> _WORK TASK_: Retype the listing below line for line, but only from the line with "نقاشی دهه فجر (۹)" down to the line with "(口味可單包任選) 60包再送2包(30包不送) 0", inclusive. Pictures stay out.

(Beginning of RECORDS PROVIDED)

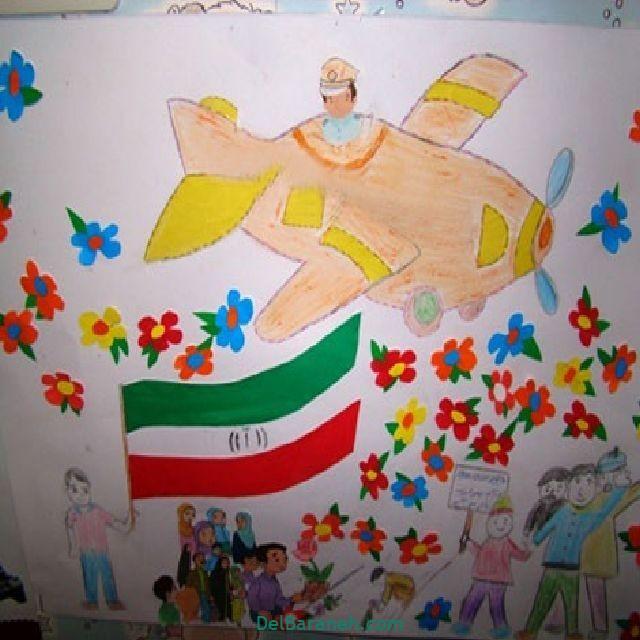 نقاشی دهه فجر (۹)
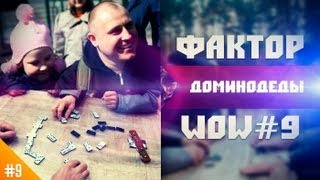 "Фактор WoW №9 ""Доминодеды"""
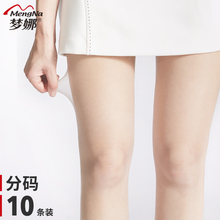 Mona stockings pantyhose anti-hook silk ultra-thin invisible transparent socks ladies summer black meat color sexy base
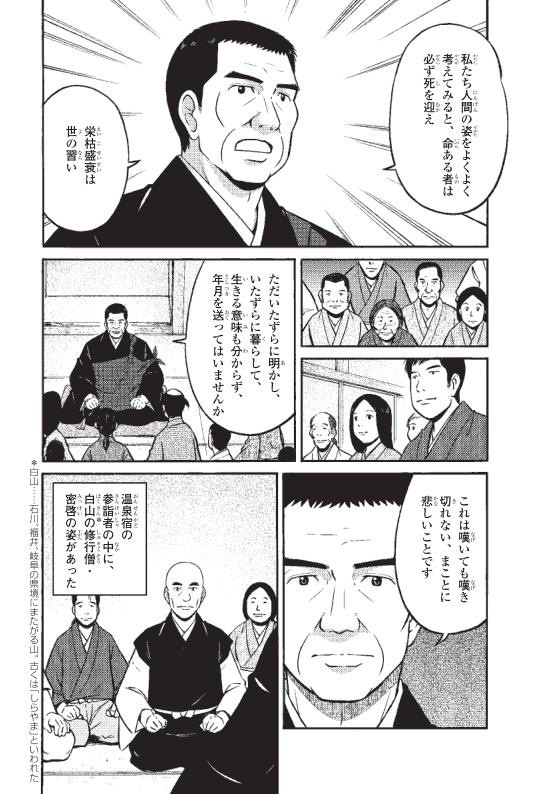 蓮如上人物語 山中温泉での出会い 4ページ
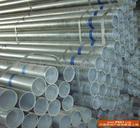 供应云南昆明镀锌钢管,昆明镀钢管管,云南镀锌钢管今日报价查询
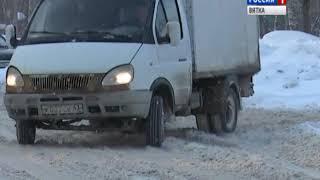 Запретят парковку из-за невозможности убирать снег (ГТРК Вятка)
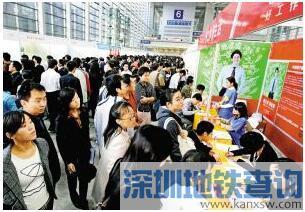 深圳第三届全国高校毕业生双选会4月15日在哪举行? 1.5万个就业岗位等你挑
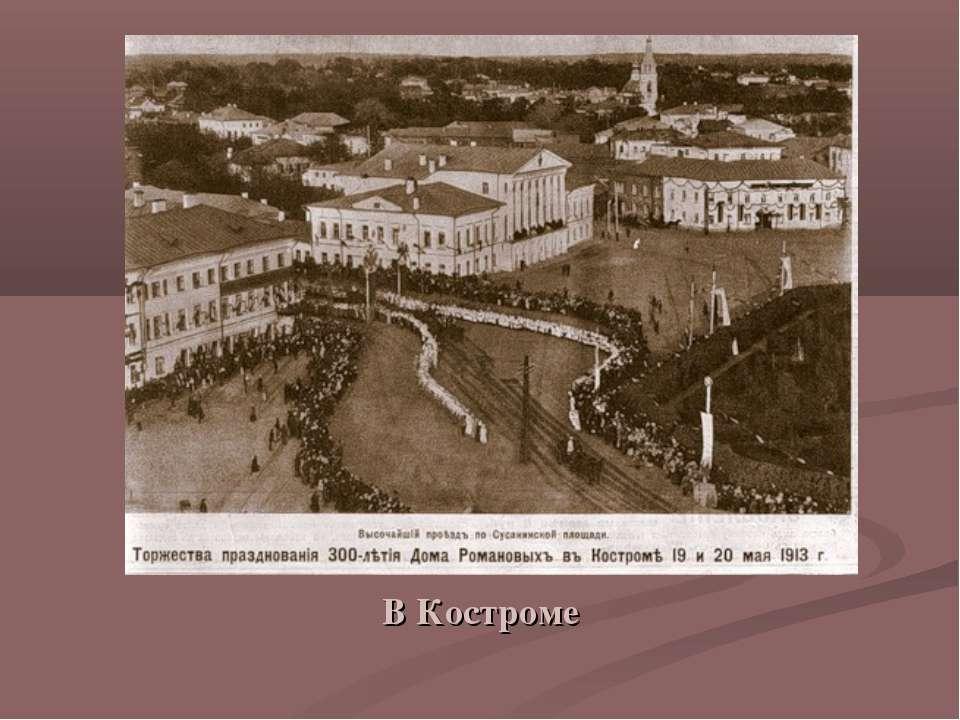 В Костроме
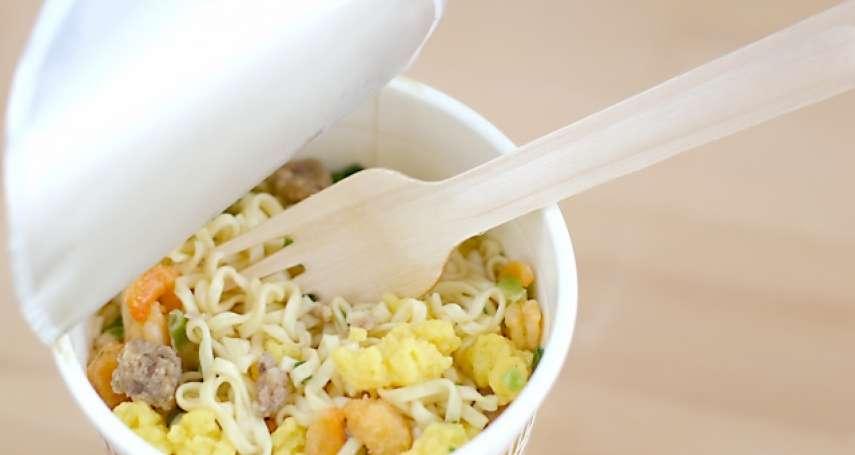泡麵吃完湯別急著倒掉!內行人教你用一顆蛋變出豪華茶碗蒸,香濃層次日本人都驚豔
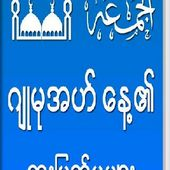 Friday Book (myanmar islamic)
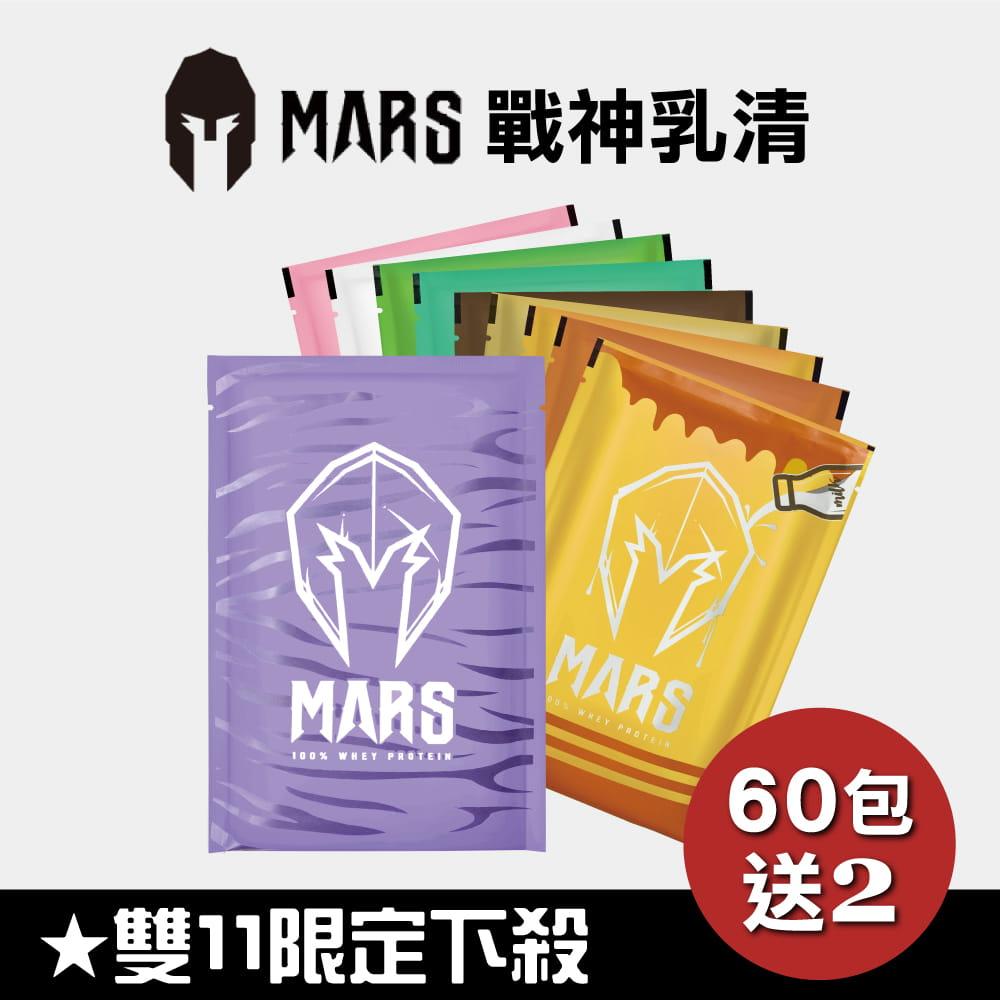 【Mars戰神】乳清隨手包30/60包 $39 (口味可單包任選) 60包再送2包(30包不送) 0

(End of RECORDS PROVIDED)
(Beginning of RECORDS PROVIDED)

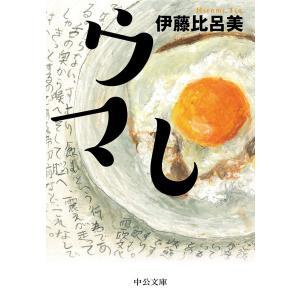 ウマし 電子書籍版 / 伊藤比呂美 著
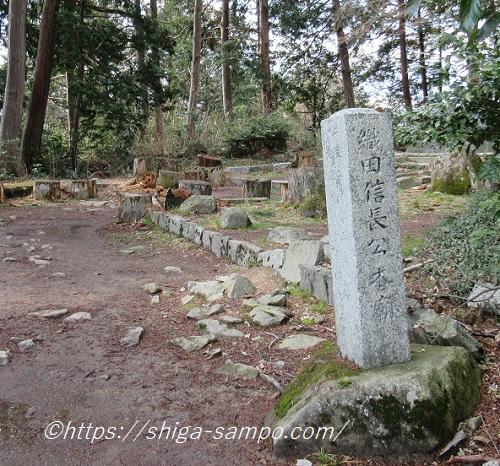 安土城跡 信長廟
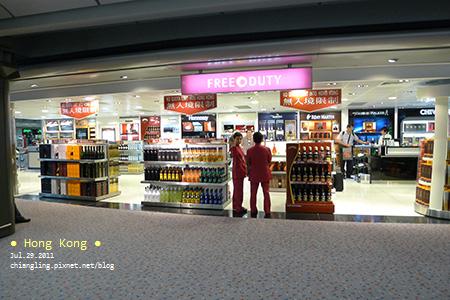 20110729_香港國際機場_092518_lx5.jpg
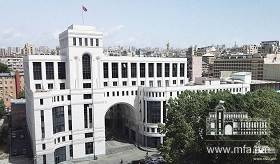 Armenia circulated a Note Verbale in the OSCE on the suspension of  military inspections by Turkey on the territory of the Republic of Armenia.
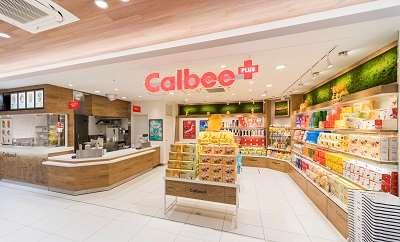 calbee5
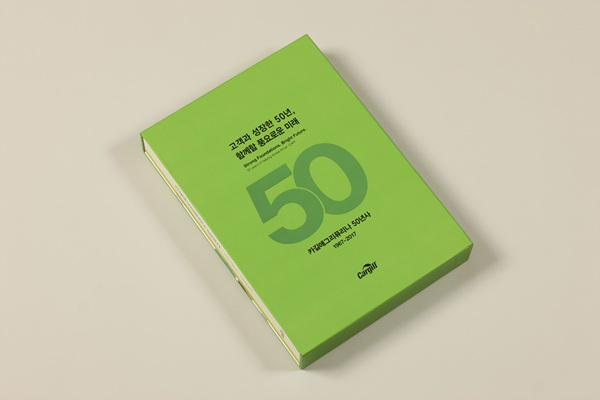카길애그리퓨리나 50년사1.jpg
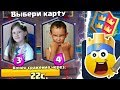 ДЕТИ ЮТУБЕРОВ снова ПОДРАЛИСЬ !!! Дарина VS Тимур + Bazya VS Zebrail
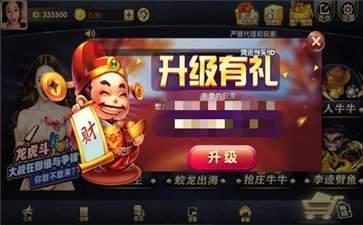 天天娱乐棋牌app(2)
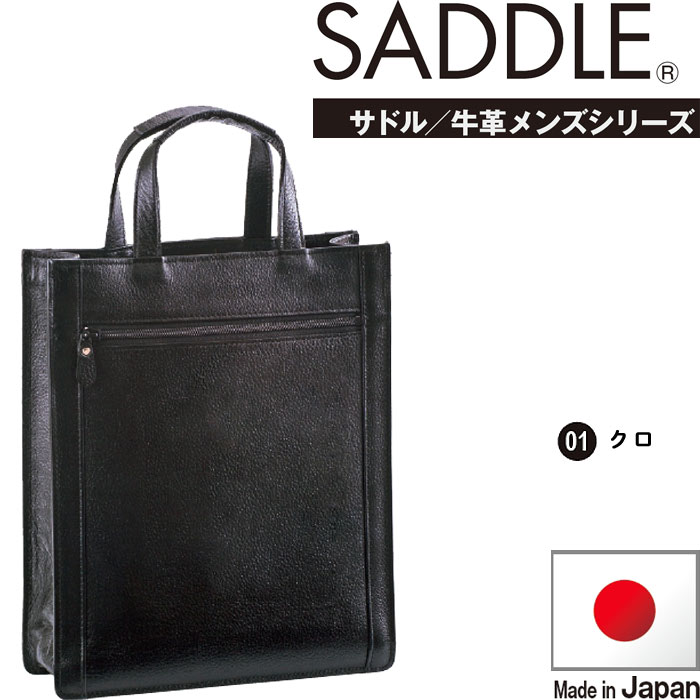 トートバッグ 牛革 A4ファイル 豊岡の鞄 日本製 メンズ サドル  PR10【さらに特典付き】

(End of RECORDS PROVIDED)
(Beginning of RECORDS PROVIDED)

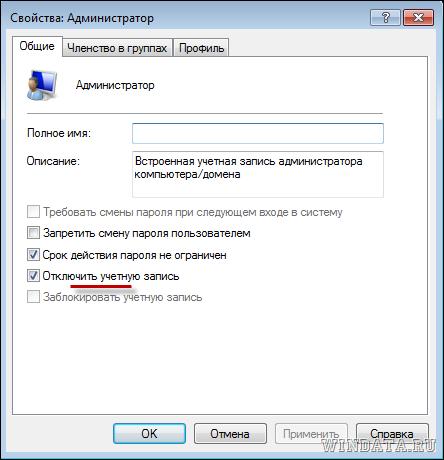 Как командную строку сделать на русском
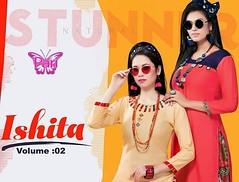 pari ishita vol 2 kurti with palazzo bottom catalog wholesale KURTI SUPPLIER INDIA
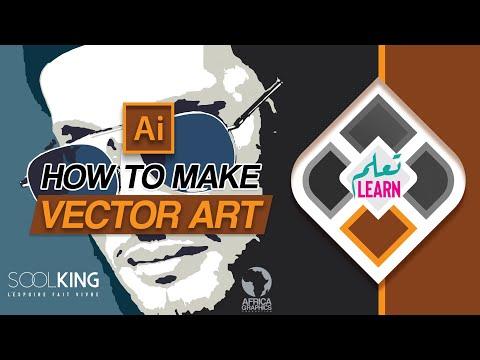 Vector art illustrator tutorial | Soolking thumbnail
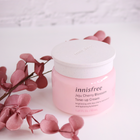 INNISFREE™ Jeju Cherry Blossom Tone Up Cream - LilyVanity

(End of RECORDS PROVIDED)

> _YOUR SOLUTION_:
 نقاشی دهه فجر (۹)
 "Фактор WoW №9 ""Доминодеды"""
 Mona stockings pantyhose anti-hook silk ultra-thin invisible transparent socks ladies summer black meat color sexy base
 蓮如上人物語 山中温泉での出会い 4ページ
 供应云南昆明镀锌钢管,昆明镀钢管管,云南镀锌钢管今日报价查询
 Запретят парковку из-за невозможности убирать снег (ГТРК Вятка)
 深圳第三届全国高校毕业生双选会4月15日在哪举行? 1.5万个就业岗位等你挑
 В Костроме
泡麵吃完湯別急著倒掉!內行人教你用一顆蛋變出豪華茶碗蒸,香濃層次日本人都驚豔
 Friday Book (myanmar islamic)
 【Mars戰神】乳清隨手包30/60包 $39 (口味可單包任選) 60包再送2包(30包不送) 0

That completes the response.